**Aim of the task:** Exercise in exact copying: restate word for word only the lines below from the one containing "Relief Phone Case" through the one containing "賽菲爾禮物古法黃金吊墜十字金剛杵足金999.9降魔杵掛墜 單吊墜約3.15克 曬單實(shí)拍圖", omitting any pictures.

**Task inputs:**
########
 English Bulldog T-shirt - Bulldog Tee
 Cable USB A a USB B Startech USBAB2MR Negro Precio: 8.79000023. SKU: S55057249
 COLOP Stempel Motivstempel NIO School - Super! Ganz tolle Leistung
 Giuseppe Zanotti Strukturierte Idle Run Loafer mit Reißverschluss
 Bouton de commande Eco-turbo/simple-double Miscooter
########
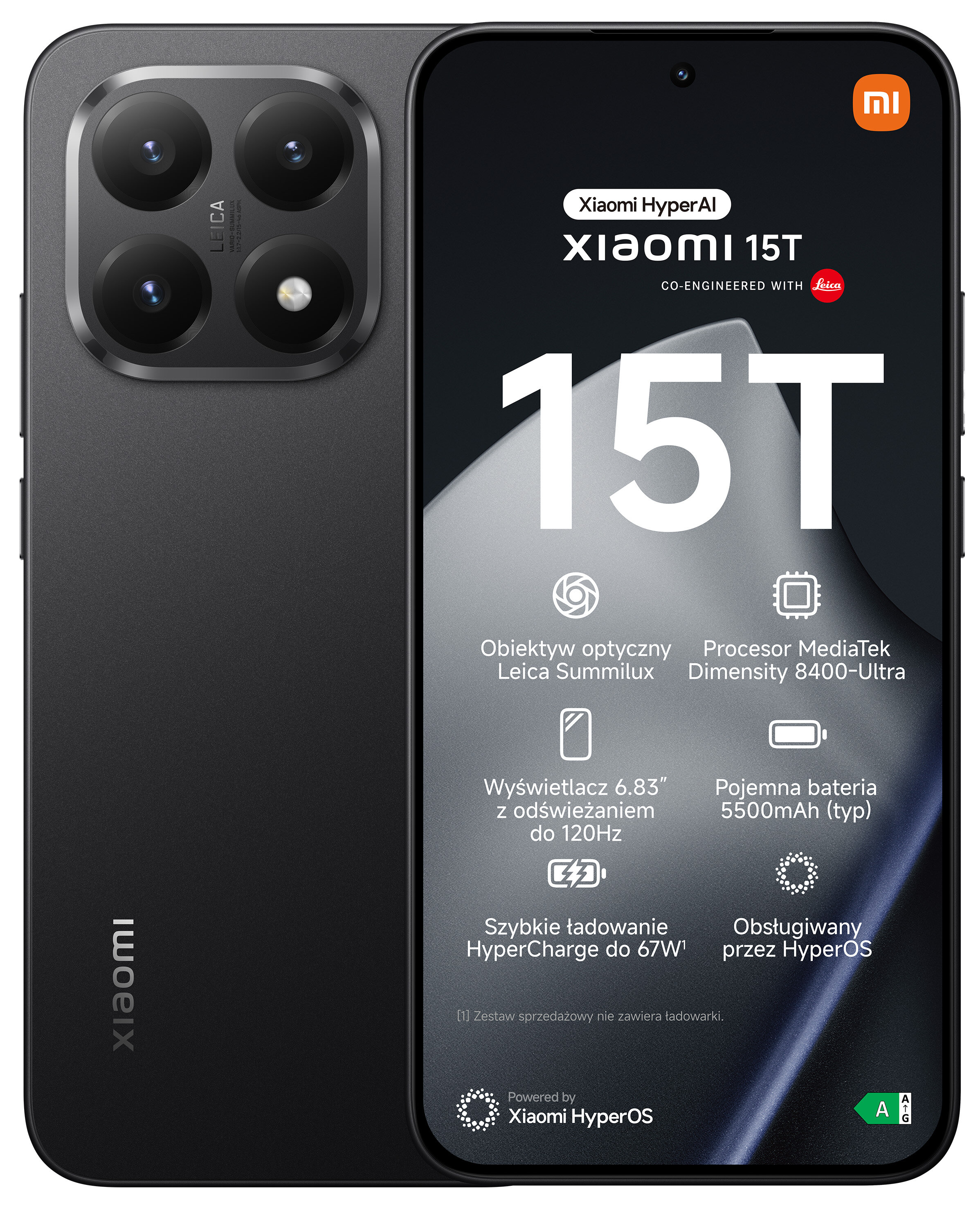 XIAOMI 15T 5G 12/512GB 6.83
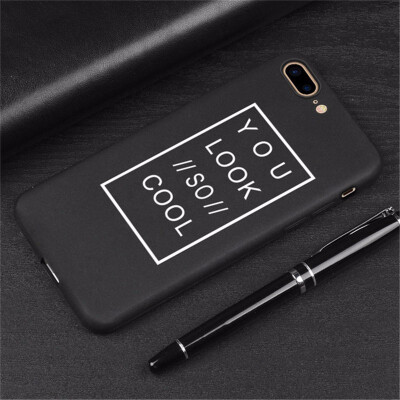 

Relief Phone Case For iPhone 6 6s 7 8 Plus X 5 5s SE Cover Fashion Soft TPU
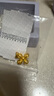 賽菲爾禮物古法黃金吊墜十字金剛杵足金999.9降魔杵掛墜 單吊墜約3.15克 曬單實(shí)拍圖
########
**Solution to the problem:**
Relief Phone Case For iPhone 6 6s 7 8 Plus X 5 5s SE Cover Fashion Soft TPU
 賽菲爾禮物古法黃金吊墜十字金剛杵足金999.9降魔杵掛墜 單吊墜約3.15克 曬單實(shí)拍圖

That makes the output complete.